## What is being asked
The result should be the lines from the one that contains "Foto de Villarramiel (Palencia), España" to the final line of the entries below, copied exactly and with no pictures.
── Data for review
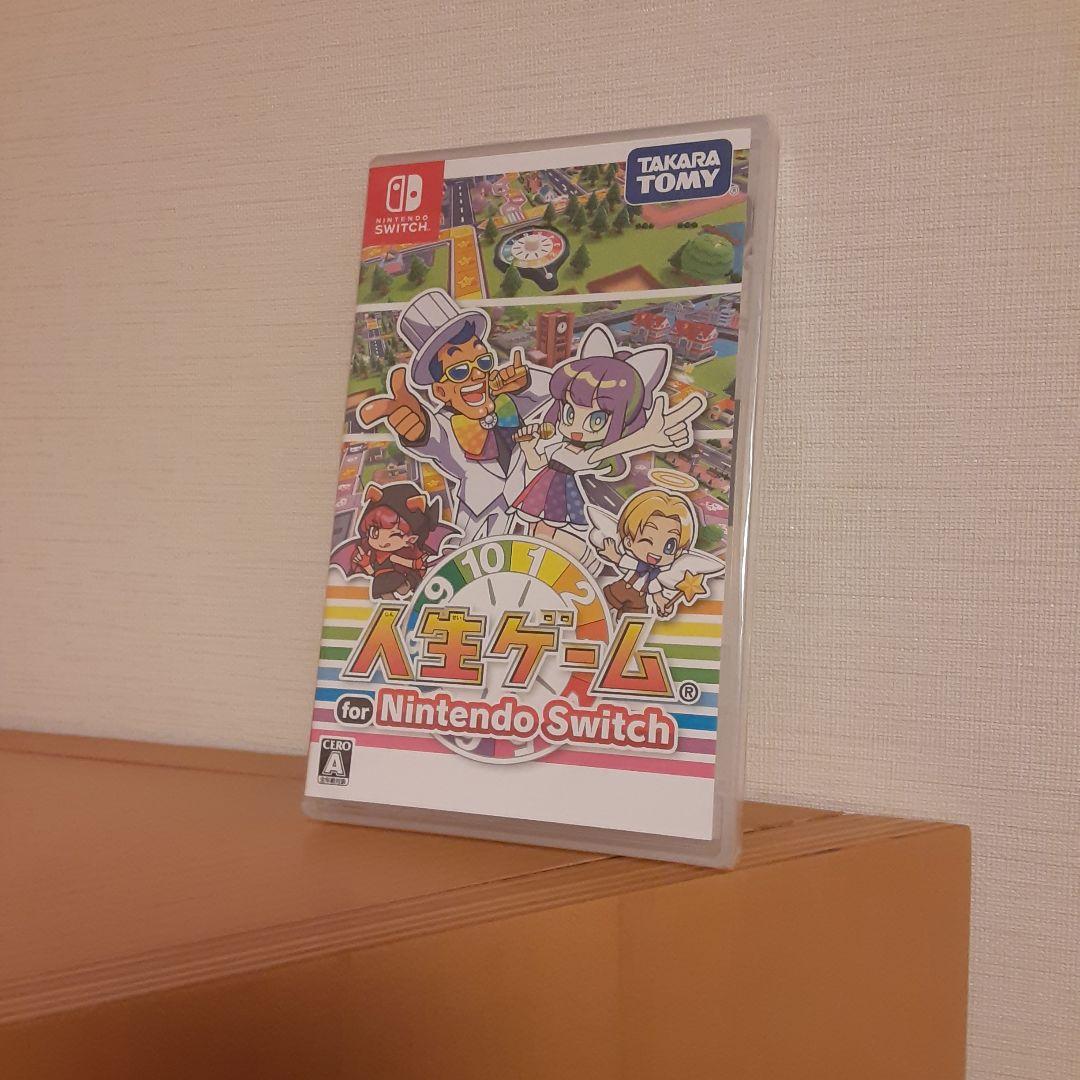 Switchソフト　牧場物語　　人生ゲーム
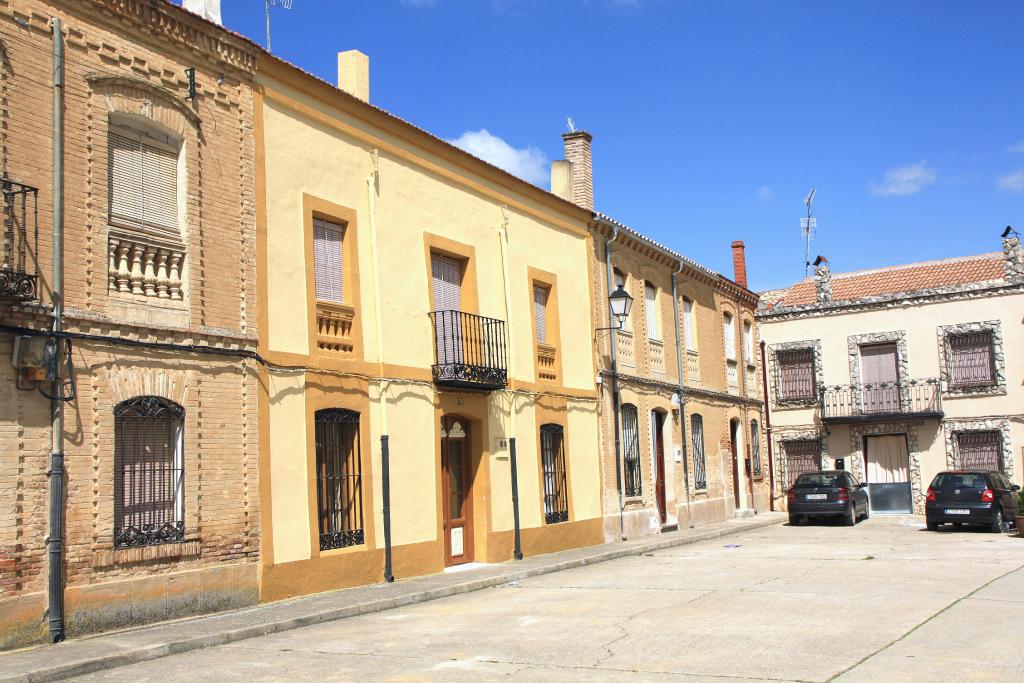 Foto de Villarramiel (Palencia), España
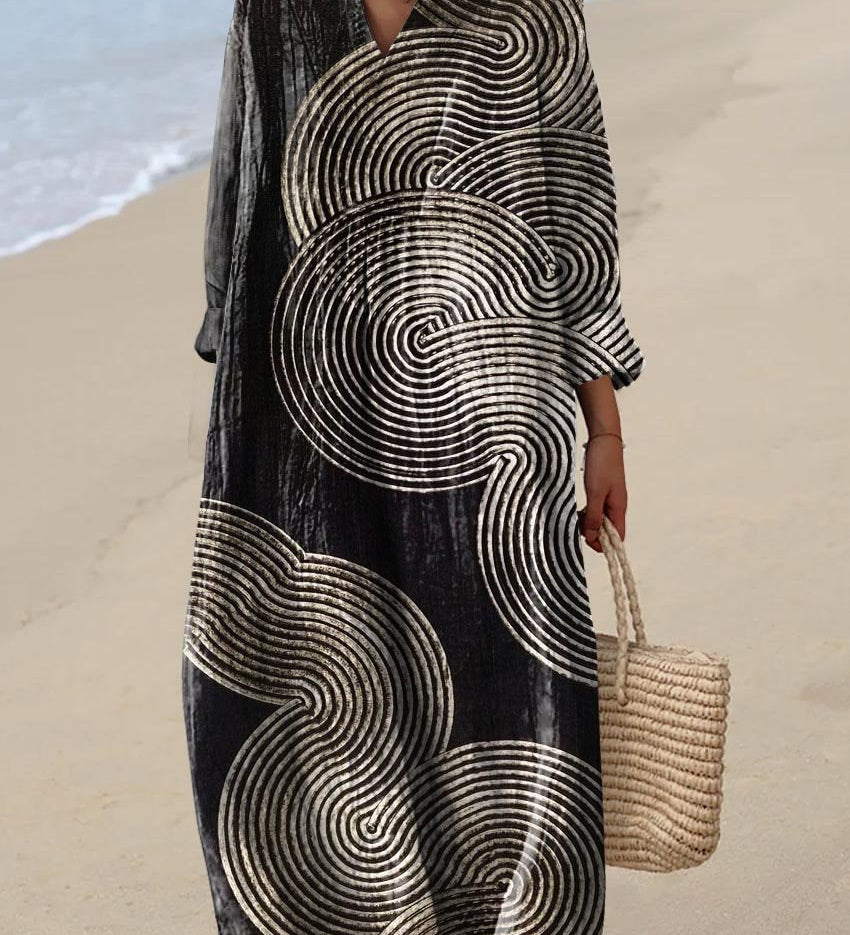 Lara - Robe en Patchwork Bohémien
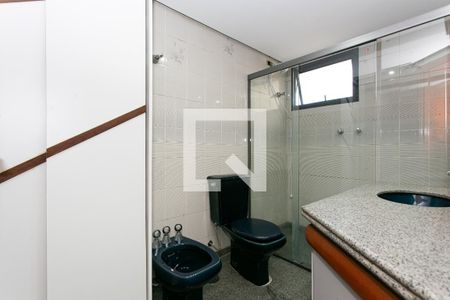 Apartamento para alugar com 170m², 4 quartos e 2 vagasBanheiro da Suíte 1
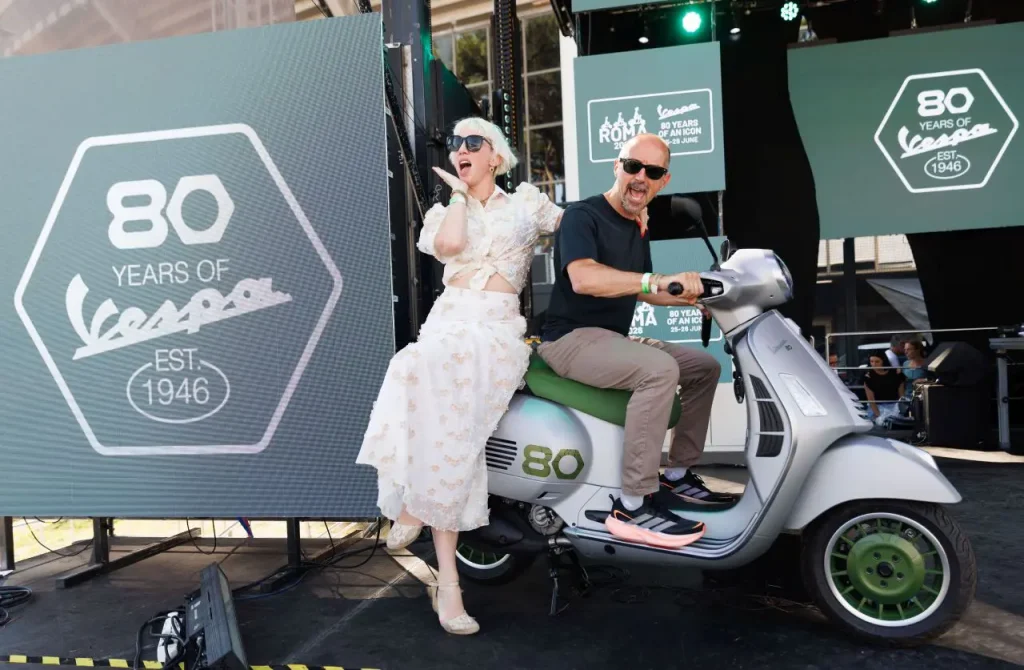Vespa Ottantesimo Edition: 1,946 Limited-Edition Models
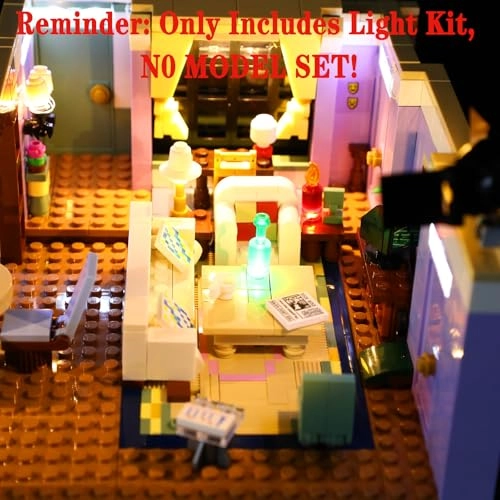 LED Light Set - Dollhouse Friends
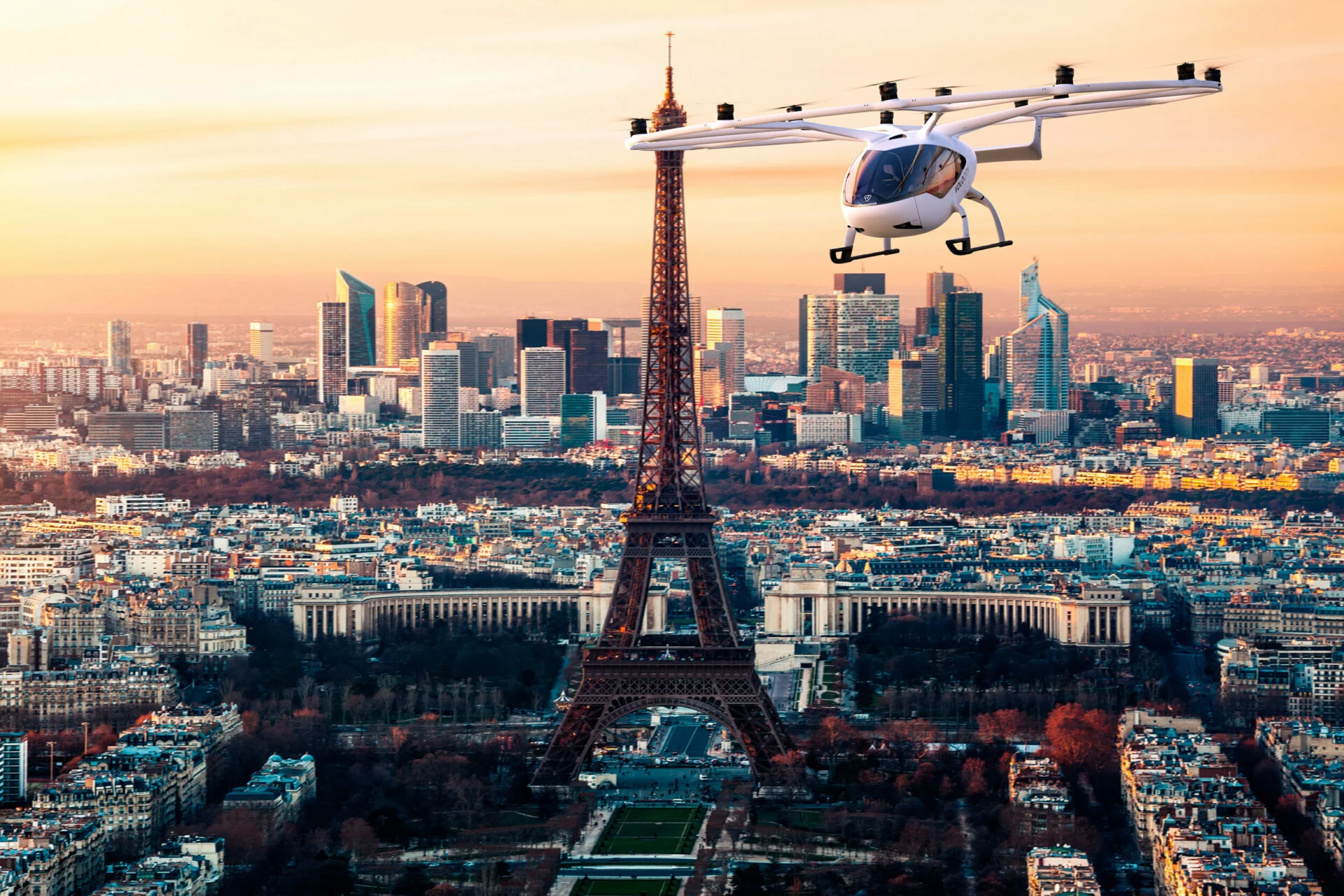 Παρίσι: Μια επίθεση από drones, κατά την διάρκεια των Ολυμπιακών Αγώνων του 2024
────
## Output for this task
 Foto de Villarramiel (Palencia), España
 Lara - Robe en Patchwork Bohémien
 Apartamento para alugar com 170m², 4 quartos e 2 vagasBanheiro da Suíte 1
Vespa Ottantesimo Edition: 1,946 Limited-Edition Models
 LED Light Set - Dollhouse Friends
 Παρίσι: Μια επίθεση από drones, κατά την διάρκεια των Ολυμπιακών Αγώνων του 2024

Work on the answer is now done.